Text segment:
■ ■ ■
It is argued that hope is not a useful concept. When one considers what people are regularly faced with day in day out – chronic pain, disease, loss, grief, abuse, war, captivity, famine, natural disaster, doubt, uncertainty, insecurity, depression, and so much more; if one marries the view that wisdom is what allows us to look into the chain of causes and conditions that produces the events we experience, so that, in the words of Jesus, “you shall know the truth, and the truth shall set you free” (John, 8:32); when one then considers the impossibility of foreseeing and thereby controlling all future causes and conditions, the infinitude of possible causes and conditions that might affect us at any moment of our lives, without forewarning, without explanation, then for sure to speak of hope would seem trivial. Why hope when it is to wisdom that we should look for support in this wanchancy world?
The problem with this view, quite apart from the fact that it is a view, seems to be that it suggests a conversation with an idea of wisdom that most of us glimpse but rarely. With a great deal of training and support and mistakes along the way, some of us may master the art of looking into causes and conditions so that wisdom, along with its entourage of desirable qualities (love, compassion, empathy, joyfulness, insight, concentration), can enter our lives and make there a beautiful garden for us and our loved ones to reside in. But – was there ever such a feisty word as ‘but’? – what about that long hard walk on the rocky path towards wisdom, that valley of tears immortalised by Dante and the Yom Kippur War? Before we even come within sniffing distance of wisdom we have typically endured years of hard graft. The story of Gautama’s life, of how he came to be a buddha, is a case in point. Indeed, if wisdom was the goal all along, we might have to conclude that the tempering effect of the journey was a necessary evil we had to endure in order for wisdom to be achieved at all. Per aspera ad astra – but what keeps us going on that path? What is it that drives us to persist on such a journey once we are catapulted into the neon-lit madness of the maternity ward? What on this green earth is it that drives us to keep putting one foot in front of the other when the evidence, the circumstances, the events, the responses of those around us, the outcomes of our endeavours, the setbacks and hard knocks of life, all point to our annihilation?
■ ■ ■
Dataset extract:

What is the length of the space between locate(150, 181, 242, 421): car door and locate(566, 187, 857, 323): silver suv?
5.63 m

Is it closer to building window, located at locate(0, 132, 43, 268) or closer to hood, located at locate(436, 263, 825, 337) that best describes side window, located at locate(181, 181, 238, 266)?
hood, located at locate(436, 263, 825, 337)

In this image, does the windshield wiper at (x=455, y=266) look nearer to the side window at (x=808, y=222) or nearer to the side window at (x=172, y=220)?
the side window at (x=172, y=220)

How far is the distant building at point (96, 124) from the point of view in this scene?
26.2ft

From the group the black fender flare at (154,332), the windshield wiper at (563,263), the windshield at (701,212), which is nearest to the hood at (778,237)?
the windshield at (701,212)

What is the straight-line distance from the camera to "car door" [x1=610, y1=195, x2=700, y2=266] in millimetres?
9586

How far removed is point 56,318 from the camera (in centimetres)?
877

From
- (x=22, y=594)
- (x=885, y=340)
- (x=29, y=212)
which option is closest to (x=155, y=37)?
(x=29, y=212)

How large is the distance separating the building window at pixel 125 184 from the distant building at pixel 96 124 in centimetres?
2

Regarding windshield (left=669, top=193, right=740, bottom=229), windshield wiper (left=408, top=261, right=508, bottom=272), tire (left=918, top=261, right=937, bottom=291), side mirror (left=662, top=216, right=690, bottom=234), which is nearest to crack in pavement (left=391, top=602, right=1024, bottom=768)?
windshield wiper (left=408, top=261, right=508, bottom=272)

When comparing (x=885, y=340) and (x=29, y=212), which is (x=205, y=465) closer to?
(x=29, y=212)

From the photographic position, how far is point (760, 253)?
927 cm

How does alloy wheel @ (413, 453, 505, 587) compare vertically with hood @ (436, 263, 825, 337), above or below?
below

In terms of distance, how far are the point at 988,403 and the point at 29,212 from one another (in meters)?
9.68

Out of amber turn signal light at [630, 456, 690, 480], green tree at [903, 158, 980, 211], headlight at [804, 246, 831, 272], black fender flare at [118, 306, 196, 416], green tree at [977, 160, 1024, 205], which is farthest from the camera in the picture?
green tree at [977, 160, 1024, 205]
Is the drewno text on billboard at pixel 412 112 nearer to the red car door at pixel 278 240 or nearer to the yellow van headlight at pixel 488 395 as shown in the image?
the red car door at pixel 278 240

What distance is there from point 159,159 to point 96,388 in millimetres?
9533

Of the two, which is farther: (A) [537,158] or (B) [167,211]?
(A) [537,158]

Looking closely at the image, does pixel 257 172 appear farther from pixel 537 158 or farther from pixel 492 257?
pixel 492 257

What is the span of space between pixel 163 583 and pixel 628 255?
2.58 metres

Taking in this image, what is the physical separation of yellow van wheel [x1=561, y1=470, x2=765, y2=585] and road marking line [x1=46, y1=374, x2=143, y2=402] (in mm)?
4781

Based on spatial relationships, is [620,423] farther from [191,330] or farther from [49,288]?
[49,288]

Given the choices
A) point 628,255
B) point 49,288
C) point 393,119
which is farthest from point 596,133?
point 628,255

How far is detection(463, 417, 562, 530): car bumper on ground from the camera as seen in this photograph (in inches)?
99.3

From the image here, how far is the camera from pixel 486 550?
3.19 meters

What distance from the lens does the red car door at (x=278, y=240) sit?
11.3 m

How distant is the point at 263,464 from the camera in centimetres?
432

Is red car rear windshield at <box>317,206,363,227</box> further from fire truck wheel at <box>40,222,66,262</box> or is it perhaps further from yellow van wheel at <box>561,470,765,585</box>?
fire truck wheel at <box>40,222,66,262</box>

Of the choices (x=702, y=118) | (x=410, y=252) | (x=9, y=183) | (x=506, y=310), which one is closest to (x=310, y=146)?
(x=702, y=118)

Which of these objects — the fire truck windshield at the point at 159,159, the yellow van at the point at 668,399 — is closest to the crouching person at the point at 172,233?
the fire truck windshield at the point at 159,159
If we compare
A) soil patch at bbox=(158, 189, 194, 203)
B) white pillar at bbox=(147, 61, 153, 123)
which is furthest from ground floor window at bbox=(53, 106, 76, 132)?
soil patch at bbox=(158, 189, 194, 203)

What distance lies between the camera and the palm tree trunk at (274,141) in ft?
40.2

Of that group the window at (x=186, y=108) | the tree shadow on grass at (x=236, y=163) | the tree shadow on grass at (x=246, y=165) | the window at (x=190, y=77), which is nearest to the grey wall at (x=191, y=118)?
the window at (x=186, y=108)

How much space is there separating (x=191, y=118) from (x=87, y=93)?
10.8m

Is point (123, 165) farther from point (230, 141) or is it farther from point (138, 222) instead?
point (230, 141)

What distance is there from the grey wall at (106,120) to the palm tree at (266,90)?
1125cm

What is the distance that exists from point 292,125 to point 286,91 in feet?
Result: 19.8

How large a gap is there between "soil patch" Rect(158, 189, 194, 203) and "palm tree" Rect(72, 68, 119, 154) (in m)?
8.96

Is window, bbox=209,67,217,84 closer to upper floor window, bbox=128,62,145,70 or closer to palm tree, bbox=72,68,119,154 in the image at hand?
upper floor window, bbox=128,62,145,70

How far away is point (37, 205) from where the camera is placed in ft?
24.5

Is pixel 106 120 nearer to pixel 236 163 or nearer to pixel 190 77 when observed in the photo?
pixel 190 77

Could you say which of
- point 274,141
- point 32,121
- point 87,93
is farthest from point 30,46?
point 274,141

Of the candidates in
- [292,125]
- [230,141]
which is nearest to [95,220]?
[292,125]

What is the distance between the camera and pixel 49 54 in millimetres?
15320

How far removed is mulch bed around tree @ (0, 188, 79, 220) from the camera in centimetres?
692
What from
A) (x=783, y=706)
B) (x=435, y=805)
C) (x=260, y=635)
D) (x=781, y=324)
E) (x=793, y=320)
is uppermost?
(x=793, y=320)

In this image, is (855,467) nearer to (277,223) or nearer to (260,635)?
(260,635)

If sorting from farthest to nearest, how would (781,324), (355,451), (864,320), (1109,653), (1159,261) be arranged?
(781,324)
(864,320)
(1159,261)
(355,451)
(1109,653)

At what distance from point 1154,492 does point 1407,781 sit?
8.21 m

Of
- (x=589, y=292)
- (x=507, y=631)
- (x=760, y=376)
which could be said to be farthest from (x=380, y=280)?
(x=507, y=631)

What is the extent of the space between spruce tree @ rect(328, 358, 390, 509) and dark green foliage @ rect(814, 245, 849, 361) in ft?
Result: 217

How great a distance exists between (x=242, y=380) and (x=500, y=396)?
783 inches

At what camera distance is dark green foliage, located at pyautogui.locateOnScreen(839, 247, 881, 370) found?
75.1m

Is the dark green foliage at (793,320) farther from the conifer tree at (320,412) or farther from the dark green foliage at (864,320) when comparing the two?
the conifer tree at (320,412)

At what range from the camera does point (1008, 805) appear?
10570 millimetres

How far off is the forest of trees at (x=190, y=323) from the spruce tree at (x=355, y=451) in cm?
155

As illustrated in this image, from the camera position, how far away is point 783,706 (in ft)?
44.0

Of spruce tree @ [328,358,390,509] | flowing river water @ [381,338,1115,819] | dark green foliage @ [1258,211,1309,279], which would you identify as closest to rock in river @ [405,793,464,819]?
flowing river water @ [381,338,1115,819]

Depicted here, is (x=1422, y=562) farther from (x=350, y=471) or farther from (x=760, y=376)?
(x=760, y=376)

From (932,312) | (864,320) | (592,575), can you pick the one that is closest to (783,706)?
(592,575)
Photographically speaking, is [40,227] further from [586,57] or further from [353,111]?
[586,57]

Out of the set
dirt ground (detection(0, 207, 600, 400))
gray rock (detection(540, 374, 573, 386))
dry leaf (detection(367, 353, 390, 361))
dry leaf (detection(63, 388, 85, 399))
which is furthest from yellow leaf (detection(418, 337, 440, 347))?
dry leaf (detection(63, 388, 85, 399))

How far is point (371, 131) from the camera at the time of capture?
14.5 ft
■ ■ ■
Questions:
1) List every quality that the essay on hope and wisdom names as part of wisdom's entourage.
2) Carry on the essay on hope and wisdom from its last sentence.
The items come from a separate source.

Numbered responses:
1) Love, compassion, empathy, joyfulness, insight, concentration

2)
Abandon hope all ye who enter here, enjoined the inscription above the gates of Hell in Dante’s masterpiece. Wisdom lies ahead if you ignore the injunction and jauntily pass through anyway, but it does not yield itself to you without persistence and a lot of moral support along the way. Hope is the last piece of the human puzzle that must be removed for the work of dehumanisation to be complete. Some would call it survival instinct, but there is intelligence in it, too. Hope knows that things can change, that in fact they are bound to change, no matter how insurmountable they may seem. That might even be seen as wisdom. When all else is lost, we can still hope that nature will take its course in time for us to make it through to another day. In that defiance there is perhaps some degree of salvaged dignity, too.